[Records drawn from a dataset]
····················

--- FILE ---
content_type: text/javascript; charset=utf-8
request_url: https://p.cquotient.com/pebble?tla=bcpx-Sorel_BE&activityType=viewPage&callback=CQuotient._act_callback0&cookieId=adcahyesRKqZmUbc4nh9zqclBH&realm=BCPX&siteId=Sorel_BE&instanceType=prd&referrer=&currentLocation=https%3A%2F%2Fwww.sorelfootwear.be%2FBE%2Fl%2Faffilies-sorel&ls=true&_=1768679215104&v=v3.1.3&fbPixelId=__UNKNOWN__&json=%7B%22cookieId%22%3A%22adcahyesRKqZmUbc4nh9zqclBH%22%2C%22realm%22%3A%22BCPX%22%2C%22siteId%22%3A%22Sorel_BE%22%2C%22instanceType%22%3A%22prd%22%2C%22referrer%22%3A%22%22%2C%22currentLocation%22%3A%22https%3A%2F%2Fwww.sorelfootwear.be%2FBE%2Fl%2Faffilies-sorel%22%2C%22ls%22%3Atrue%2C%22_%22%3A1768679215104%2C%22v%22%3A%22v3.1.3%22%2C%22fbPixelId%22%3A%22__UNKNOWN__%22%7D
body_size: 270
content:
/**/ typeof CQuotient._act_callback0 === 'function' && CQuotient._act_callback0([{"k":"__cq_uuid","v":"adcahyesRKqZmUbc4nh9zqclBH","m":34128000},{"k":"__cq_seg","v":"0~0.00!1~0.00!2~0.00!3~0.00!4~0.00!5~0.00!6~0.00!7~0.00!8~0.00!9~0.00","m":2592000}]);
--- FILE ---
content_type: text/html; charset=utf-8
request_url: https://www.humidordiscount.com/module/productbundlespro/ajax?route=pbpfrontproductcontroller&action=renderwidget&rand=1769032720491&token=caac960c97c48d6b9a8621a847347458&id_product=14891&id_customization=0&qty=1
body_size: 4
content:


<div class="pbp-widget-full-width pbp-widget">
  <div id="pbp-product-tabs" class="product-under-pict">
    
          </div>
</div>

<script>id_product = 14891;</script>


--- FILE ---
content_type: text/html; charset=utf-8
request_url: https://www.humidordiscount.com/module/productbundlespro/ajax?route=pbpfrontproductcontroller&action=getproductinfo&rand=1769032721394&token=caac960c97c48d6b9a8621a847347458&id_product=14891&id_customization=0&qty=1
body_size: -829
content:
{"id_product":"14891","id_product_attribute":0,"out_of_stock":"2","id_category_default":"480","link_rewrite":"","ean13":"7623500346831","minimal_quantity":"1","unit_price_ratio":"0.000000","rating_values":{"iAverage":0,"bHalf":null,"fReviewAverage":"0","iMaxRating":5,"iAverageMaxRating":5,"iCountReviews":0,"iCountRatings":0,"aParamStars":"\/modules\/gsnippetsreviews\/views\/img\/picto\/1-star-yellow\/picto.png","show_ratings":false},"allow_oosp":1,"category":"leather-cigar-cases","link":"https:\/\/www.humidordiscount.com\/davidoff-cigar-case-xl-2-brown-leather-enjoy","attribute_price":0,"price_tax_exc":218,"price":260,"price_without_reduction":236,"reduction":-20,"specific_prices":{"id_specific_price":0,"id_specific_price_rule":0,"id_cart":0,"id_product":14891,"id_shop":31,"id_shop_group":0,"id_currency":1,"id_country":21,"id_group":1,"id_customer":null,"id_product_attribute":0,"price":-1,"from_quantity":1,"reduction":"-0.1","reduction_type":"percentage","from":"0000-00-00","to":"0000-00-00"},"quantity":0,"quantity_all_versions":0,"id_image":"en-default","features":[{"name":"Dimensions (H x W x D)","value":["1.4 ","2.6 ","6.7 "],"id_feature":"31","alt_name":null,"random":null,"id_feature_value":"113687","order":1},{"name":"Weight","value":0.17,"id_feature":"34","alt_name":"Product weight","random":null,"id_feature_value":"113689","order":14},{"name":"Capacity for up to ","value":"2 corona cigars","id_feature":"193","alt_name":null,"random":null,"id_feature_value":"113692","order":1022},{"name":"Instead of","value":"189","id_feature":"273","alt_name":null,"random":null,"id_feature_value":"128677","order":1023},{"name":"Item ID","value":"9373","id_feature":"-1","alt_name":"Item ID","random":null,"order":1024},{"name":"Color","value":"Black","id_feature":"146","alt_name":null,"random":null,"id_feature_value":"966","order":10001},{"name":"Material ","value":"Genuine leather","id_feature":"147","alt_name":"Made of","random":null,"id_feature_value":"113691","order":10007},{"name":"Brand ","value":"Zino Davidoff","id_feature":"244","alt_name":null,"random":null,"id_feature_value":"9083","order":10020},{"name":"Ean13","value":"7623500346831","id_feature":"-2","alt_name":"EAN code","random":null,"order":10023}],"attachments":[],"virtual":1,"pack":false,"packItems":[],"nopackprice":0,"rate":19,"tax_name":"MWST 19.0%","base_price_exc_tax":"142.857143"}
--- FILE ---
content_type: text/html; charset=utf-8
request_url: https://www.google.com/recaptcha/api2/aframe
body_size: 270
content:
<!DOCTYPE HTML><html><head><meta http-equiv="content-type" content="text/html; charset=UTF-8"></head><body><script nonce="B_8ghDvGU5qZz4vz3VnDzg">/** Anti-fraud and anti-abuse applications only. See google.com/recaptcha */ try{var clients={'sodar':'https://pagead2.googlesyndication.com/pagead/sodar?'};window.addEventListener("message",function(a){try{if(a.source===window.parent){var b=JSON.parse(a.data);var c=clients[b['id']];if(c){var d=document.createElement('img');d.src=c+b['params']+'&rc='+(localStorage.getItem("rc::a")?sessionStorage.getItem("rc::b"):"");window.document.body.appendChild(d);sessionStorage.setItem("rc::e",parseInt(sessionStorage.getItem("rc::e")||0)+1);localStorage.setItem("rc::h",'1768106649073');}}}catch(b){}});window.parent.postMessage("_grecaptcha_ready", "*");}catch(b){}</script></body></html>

····················

EXERCISE BRIEF - Only lines containing "pbpfrontproductcontroller" belong in the answer; copy every such line from the records.

EXERCISE SOLUTION -
request_url: https://www.humidordiscount.com/module/productbundlespro/ajax?route=pbpfrontproductcontroller&action=renderwidget&rand=1769032720491&token=caac960c97c48d6b9a8621a847347458&id_product=14891&id_customization=0&qty=1
request_url: https://www.humidordiscount.com/module/productbundlespro/ajax?route=pbpfrontproductcontroller&action=getproductinfo&rand=1769032721394&token=caac960c97c48d6b9a8621a847347458&id_product=14891&id_customization=0&qty=1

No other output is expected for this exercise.